The legislature’s budget committee has approved a tax deduction for Health Savings Accounts. It’s part of Governor Scott Walker’s package of special session bills designed to create jobs and kick start the economy, but Democrats on the Joint Finance Committee questioned the exemption’s impact on jobs creation, and how widely used it would be, by average state residents. “Unemployed citizens in northern Wisconsin don’t have HSAs, because they can barely afford to pay their bills, they don’t have any extra money,” said state Senator Bob Jauch (D-Poplar). “Small businesses in northern Wisconsin don’t have any extra money.”
“Everyone in Wisconsin has the ability to benefit from an HSA,” said Representative Robin Vos (R-Burlington), the budget panel’s co-chair. “Some employers choose to use an HSA in spite of the fact that we are one of the few states in the country that does not allow this tax deductibility.”
“This is an empty, symbolic, token gesture to appease the Wisconsin Manufacturers and Commerce and big business on tax bill that has been on their agenda for years,” said Jauch, adding that proponents could cite no specific examples that the incentive will create jobs.
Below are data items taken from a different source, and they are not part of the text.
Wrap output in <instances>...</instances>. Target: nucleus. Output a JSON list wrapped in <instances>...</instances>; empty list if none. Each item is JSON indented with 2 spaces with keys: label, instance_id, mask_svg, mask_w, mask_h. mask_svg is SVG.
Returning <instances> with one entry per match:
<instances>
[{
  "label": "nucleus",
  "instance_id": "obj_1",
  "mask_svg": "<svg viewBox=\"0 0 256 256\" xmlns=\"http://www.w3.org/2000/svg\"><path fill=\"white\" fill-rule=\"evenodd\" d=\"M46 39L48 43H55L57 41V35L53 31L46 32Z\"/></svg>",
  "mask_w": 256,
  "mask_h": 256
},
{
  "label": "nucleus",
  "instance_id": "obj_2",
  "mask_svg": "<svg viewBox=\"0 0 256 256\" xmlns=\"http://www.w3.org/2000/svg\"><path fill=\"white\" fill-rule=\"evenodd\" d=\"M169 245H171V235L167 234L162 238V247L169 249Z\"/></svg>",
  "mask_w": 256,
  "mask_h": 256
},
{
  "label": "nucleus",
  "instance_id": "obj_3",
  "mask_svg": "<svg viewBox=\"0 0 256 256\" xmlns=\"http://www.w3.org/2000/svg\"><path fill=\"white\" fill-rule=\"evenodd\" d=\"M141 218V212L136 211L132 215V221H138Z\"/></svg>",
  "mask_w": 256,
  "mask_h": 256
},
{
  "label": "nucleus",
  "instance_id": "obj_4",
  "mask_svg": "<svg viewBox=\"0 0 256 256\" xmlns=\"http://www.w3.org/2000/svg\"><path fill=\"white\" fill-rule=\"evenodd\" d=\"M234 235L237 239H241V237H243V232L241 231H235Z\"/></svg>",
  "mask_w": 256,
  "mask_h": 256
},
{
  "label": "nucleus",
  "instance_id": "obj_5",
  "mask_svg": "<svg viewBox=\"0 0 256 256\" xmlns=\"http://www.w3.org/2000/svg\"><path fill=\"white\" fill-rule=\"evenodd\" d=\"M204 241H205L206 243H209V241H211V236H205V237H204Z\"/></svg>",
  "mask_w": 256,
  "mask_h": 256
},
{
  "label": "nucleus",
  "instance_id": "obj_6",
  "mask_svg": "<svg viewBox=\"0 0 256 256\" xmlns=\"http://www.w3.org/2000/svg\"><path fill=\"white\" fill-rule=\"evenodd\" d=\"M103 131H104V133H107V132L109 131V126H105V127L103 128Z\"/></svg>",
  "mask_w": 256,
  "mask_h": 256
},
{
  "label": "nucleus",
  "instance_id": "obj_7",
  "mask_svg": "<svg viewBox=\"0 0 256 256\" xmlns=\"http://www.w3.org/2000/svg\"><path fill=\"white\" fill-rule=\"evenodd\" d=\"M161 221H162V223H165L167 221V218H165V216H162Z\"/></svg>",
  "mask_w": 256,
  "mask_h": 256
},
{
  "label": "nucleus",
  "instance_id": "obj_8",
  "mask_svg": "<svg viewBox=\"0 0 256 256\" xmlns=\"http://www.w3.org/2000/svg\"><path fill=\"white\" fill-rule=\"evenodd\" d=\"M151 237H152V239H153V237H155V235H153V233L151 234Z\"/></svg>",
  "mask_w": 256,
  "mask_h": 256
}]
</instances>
Democrats also noted the exemption will mean a $49.2 million dollar reduction in state revenues as Walker and the legislature work to reduce the state’s deficit. But at least one Republican member asked whether that’s a bad thing. Representative Dan Meyer (R-Eagle River) questioned Legislative Fiscal Bureau staff on that point and was told that’s the correct fiscal estimate on the bill. “The other side of that coin is that we’re allowing tax paying individuals to keep $49.2 million of their own money,” Meyer said.